Para mim, é muito difícil não olhar para toda a euforia ocidental em torno da idéia de 1968 sem ver uma fila interminável de narcisistas querendo colocar a sua geração no centro da História. Não me impressionam as reclamações contra a juventude atual, supostamente apática: já na Ilíada o velho Nestor ficava dizendo que os guerreiros de antigamente eram melhores do que os de hoje, e Aristóteles, na Retórica, assinalou que essa premissa é própria da mentalidade dos velhos. Ou, como disse no século XV o poeta espanhol Jorge Manrique, "a nuestro parescer / cualquiera tiempo pasado / fué mejor". Mas esta geração parece ir um pouco além e clamar para si méritos praticamente inéditos - tudo por conta de meia dúzia de passeatas.

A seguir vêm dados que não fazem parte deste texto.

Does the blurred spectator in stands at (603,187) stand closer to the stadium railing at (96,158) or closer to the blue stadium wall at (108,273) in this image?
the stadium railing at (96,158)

Contudo, naquele mesmo caderno especial de O Globo , uma cientista social aponta o que parece ser o legado mais verdadeiro e tangível de 1968: a politização de diversas questões. Naquela época popularizou-se a idéia de que "todo ato é político" e de que o tempo inteiro as suas atitudes confirmam ou questionam o establishment. Eu mesmo já ouvi da boca de um jornalista: "Quando você acorda de manhã, isso já é um ato político..." É só comparar a idéia da politização total de tudo com o senso comum de 25 anos depois para reparar que aquela idéia teve inúmeras aplicações, transformada na "tecnologia da informação" conhecida como "politicamente correto". Quem tiver uma certa idade conseguirá lembrar de quando, lá no início dos anos 90, ouviu pela primeira vez termos como "afro-americano" e "deficiente visual". É impossível não ficar ressabiado com as implicações contidas nessa reformulação da linguagem, porque, ao absolutizar certos termos, ignorando os contextos, ela mesma é ofensiva. Ser negro não é uma deficiência, como ser cego. E se eu falo que gosto de "Stevie Wonder, aquele músico negro e cego" não estou sendo ofensivo, nem me parece que o próprio Stevie Wonder, cuja carreira começou décadas antes do "politicamente correto", tenha ficado ofendido com estes termos. O que não os impede, é claro, de ser usados ofensivamente em alguns casos. Por isso, o maior legado do "politicamente correto" e, com isso, de 1968, foi a necessidade de manter diante de si uma platéia imaginária maliciosa e hipersensível, permanentemente disposta a atribuir más intenções e mesmo a prender e multar quem falar certas coisas - eis o espírito libertário de 1968.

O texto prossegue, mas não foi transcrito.